[REQUIRED ACTION]: Would you reproduce exactly the lines below from the one holding "Aaliyah et Beyoncé" through the one holding "Tar ikke pause", inclusive, and no others?

(Source records)
....................
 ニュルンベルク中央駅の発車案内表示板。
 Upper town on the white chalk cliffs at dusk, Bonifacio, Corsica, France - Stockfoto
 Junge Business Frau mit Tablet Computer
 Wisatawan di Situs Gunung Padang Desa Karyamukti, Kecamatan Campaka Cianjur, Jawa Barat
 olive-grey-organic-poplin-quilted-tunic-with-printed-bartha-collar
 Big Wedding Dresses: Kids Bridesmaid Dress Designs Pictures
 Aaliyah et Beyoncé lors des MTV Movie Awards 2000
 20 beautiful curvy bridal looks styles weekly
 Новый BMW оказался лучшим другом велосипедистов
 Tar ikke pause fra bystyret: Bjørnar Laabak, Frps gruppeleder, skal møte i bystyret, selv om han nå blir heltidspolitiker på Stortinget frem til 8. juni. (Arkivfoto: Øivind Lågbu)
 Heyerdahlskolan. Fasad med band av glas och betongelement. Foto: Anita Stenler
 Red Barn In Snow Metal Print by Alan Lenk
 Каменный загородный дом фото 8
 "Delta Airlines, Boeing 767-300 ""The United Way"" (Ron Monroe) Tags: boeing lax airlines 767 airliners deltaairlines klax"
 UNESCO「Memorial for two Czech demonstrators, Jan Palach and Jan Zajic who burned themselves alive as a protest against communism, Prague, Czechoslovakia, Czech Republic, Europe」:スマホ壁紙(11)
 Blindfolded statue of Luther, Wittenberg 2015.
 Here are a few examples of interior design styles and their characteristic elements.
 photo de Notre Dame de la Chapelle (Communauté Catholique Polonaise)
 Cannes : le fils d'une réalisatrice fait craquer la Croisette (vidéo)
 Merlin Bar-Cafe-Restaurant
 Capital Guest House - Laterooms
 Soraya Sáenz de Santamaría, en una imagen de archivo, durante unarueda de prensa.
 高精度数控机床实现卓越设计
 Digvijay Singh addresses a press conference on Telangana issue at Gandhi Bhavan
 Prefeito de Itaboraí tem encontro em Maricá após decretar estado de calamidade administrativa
....................
[RESPONSE TO THIS EXERCISE]:
 Aaliyah et Beyoncé lors des MTV Movie Awards 2000
 20 beautiful curvy bridal looks styles weekly
 Новый BMW оказался лучшим другом велосипедистов
 Tar ikke pause fra bystyret: Bjørnar Laabak, Frps gruppeleder, skal møte i bystyret, selv om han nå blir heltidspolitiker på Stortinget frem til 8. juni. (Arkivfoto: Øivind Lågbu)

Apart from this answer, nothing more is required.